RUU Perkelapasawitan Upaya Perluas Perampasan Tanah, Eksploitasi Sumber Daya Alam dan Penghisapan Terhadap Rakyat. “Dampak buruk yang d...
https://www.infogsbi.or.id/2018/03/ruu-perkelapasawitan-upaya-perluas.html?m=0
RUU Perkelapasawitan Upaya Perluas Perampasan Tanah, Eksploitasi Sumber Daya Alam dan Penghisapan Terhadap Rakyat.

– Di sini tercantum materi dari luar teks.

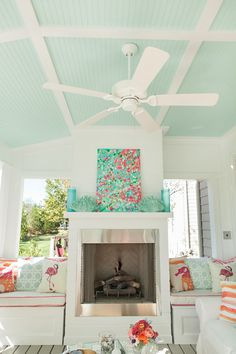 beautiful covered porch with fireplace + blue ceiling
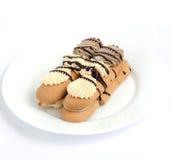 Kuchenstücke Schokoladen- und Vanillefüllung Lizenzfreies Stockfoto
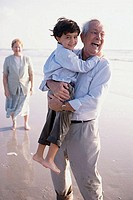 Grandfather carrying his grandson on the beach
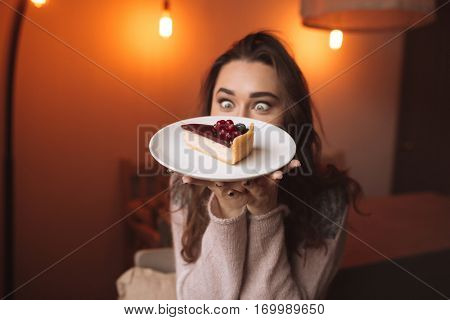 Photo of hungry young lady with long hair sitting at the table in cafe and looking at cake. Focus on cake.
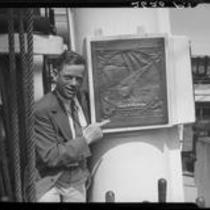 Man pointing to plaque on mast of S.S. Constitution, San Diego Harbor, San Diego, 1934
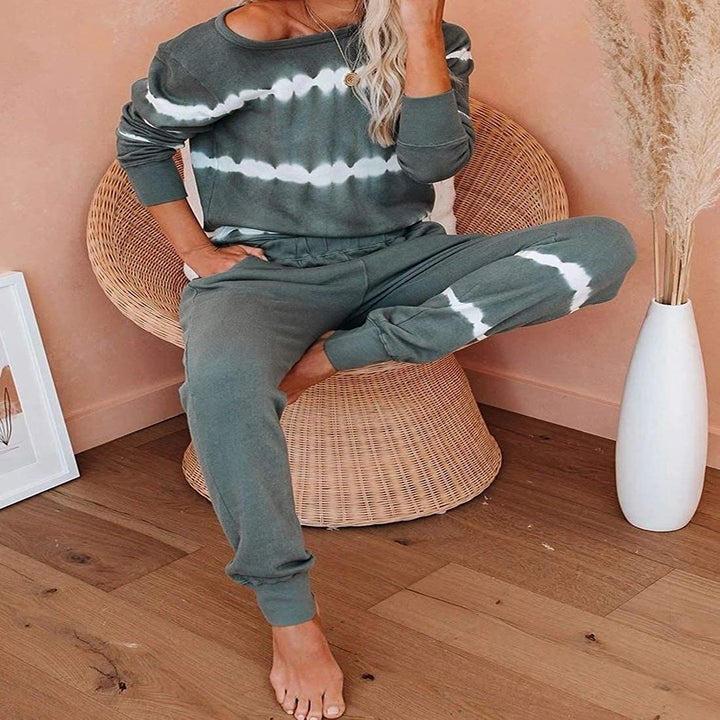 a model in a gray and white tie dye sweatshirt with matching sweatpants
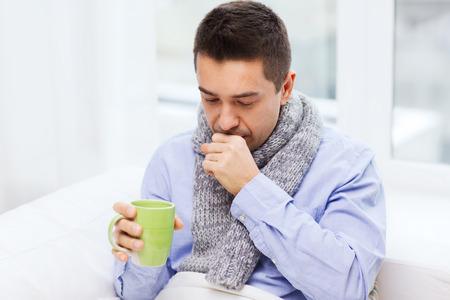 personen: gezondheidszorg, mensen en geneeskunde concept - zieke man met griep hoesten en het drinken van hete thee uit beker thuis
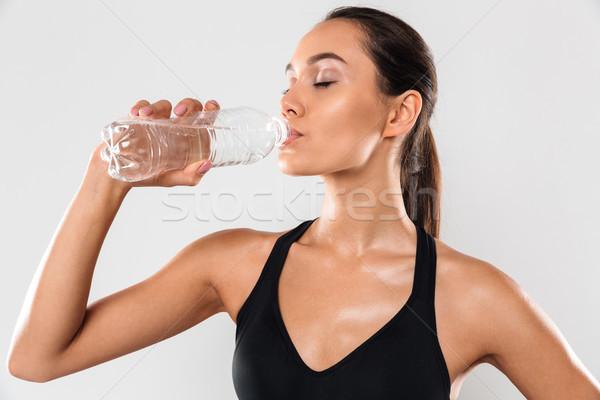 Zdumiewający piękna młodych sportowe pani woda pitna Zdjęcia stock © deandrobot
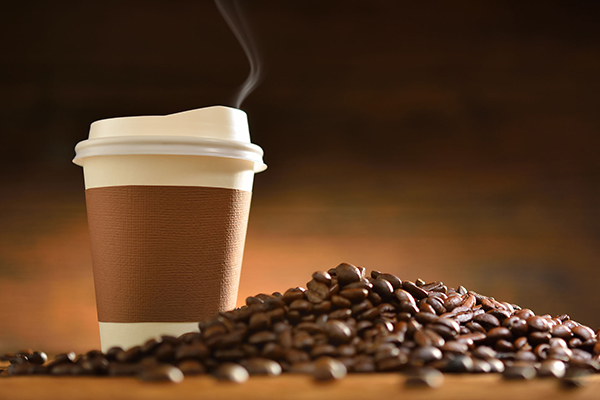Coffee cup and coffee beans Photograph: Somsak Sudthangtum/123RF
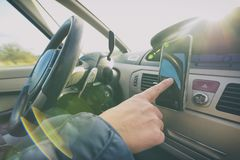 使用smort电话的妇女,当驾驶汽车时 免版税库存照片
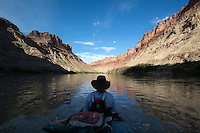 A canoeist takes in the view of Stillwater Canyon and the Colorado River near its confluence with the Green River in Canyonlands National Park, Utah.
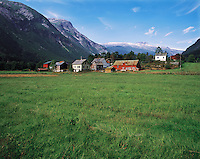 The village of Vetlefjord with a backdrop of mountains and snow-caps, in the Sognfjord region, Norwa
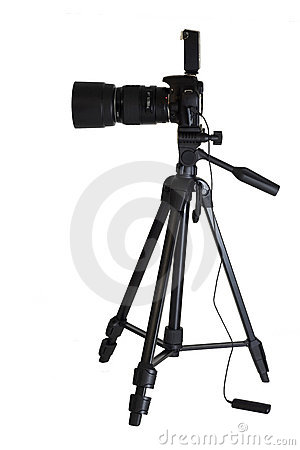 Camera on tripod isolated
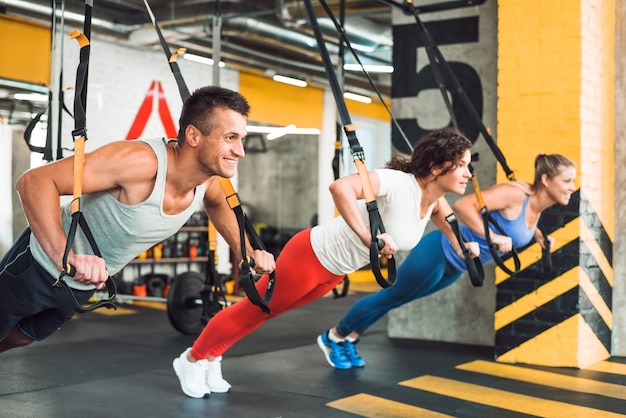 Grupo de um povo atlético, exercitando com cinta de aptidão no filhote de saúde Foto gratuita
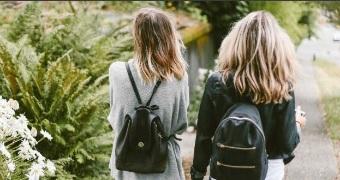 Teenage girls walking along the street.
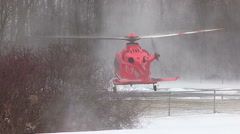 Air ambulance lifts off with car accident victim in snowstorm Stock Footage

“Dampak buruk yang ditimbulkan perusahaan perkebunan sawit terhadap rakyat sebenarnya sudah bukan rahasia lagi, perampasan tanah rakyat, pengusiran masyarakat adat, tindak kekerasan, pelanggaran HAM, kriminalisasi, pelanggaran hak buruh kebun, pembakaran lahan dan hutan sudah kerap menghiasi berita di berbagai media.”

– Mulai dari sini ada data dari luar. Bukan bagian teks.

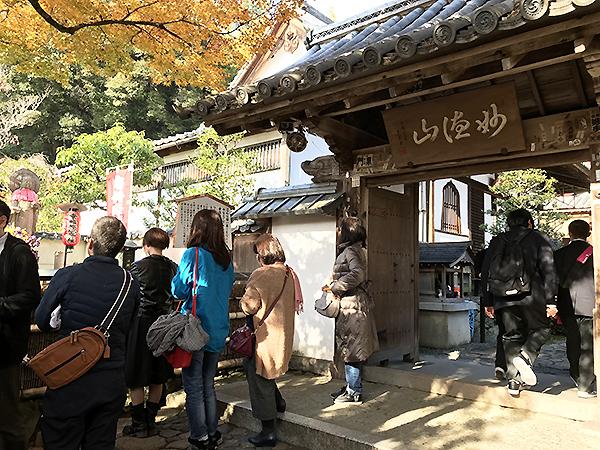 鈴虫寺の山門。山門の脇には草鞋のお地蔵さまが見えます。熱心にお祈りする人が多数。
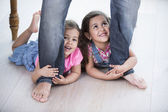 Father dragging girls — Stock Photo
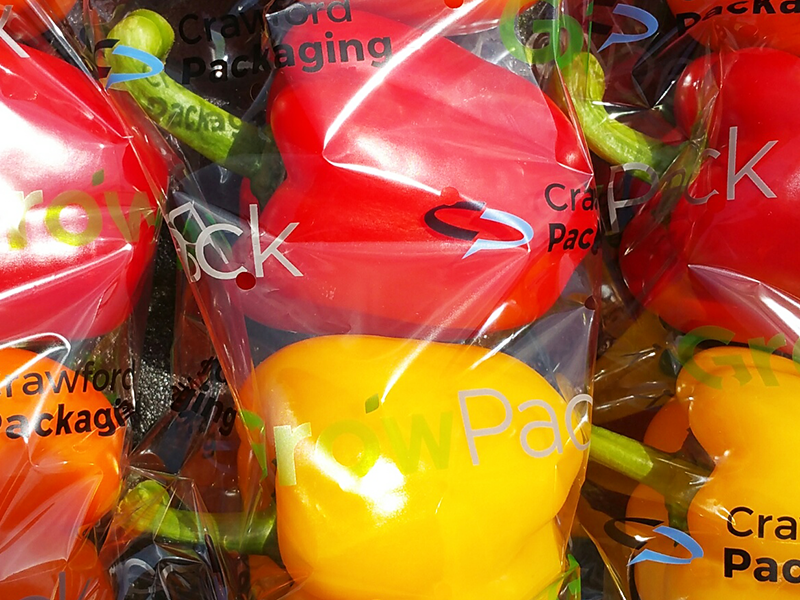 bell peppers wrapped in printed growpack flow wrap film on display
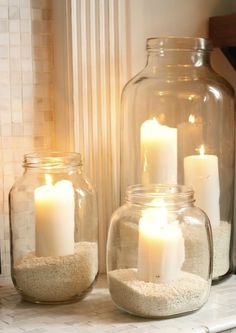 Sand and candles in mason jars. This would look much better with a light soft pink sand.  Jen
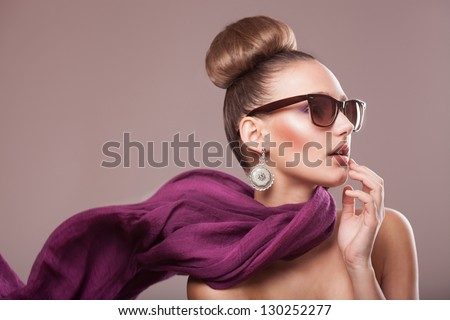 fashion girl with a purple scarf, wearing sunglasses, updo - stock photo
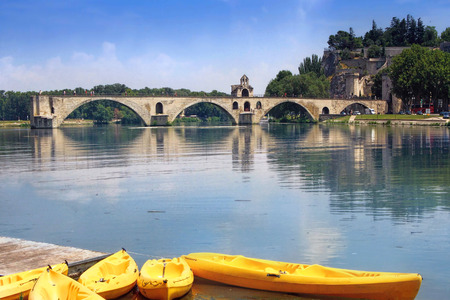 yellow boats: The medieval bridge in the town of Avignon, in southern�France with yellow boats   from Island of Barthelasse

Pembahasan RUU perkelapasawitan di DPR RI telah mendekati babak akhir yaitu tahap penyempurnaan. RUU ini sejak awal telah mendapatkan penolakan dari masyarakat dan berbagai organisasi non pemerintah (NGO). Penolakan keras dilakukan sebab isi dan pasal-pasal di dalamnya akan semakin memperkuat posisi monopoli perusahaan perkebunan sawit besar atas tanah, produksi, maupun perdagangan komoditas sawit beserta produk turunannya.
Perusahaan perkebunan bahkan di berikan kemudahan oleh RUU ini untuk meluaskan tanah perkebunan dan pabriknya di atas tanah produktif milik rakyat dan juga masyarakat adat. Disaat yang bersamaan petani kecil, petani plasma dan buruh kebun tidak mendapatkan jaminan apapun untuk upah layak, penetapan harga yang adil maupun bagi hasil yang adil.

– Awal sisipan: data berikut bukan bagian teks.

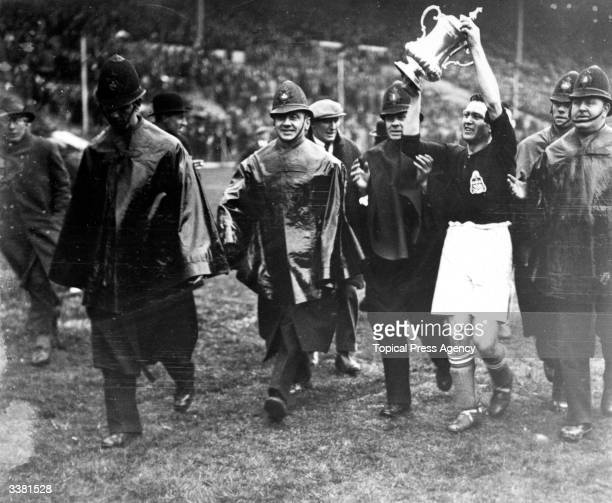 Shepherded by policemen the Blackburn Rovers team captain H Healess carries the FA Cup trophy on a lap of honour around Wembley stadium after his...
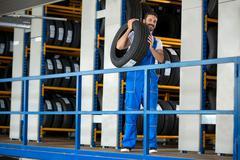 Auto mechanic carrying tire - stock photo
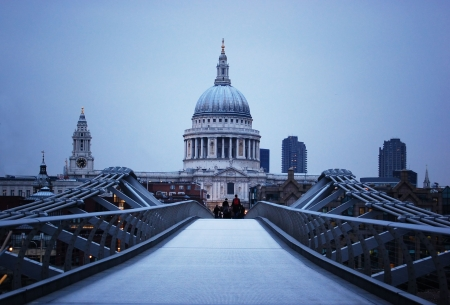 St Paul's Cathedral and Millennium Bridge in London at evening.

Ekspansi perkebunan sawit telah meningkatkan angka perampasan tanah rakyat dan mengusir masyarakat adat, selain itu hampir di setiap pengambilan tanah terjadi kekerasan, pelanggaran HAM dan kriminalisasi. Sepanjang 2016, Ombudsman RI mencatat 450 konflik agraria dengan luas 1.265.027 hektar. Perkebunan menduduki peringkat tertinggi, dengan 163 konflik atau 601.680 hektar, terbanyak di perkebunan sawit.
Perluasan perkebunan telah merampas jutaan hektar tanah subur milik rakyat juga tanah masyarakat adat, selain itu jutaan hektar hutan telah berubah fungsi menjadi perkebunan sawit yang tentunya mengusir rakyat dan masyarakat adat yang mendiami dan merawat hutan sebagai sumber hidup.
Selama ini perusahaan perkebunan besar kelapa sawit juga merampas hak petani kecil kelapa sawit baik itu petani swadaya maupun petani plasma melalui penetapan harga yang tidak adil, monopoli benih bersertifikat, pembebanan biaya angkut TBS kepada petani plasma, dan pemotongan harga jual TBS petani secara sepihak.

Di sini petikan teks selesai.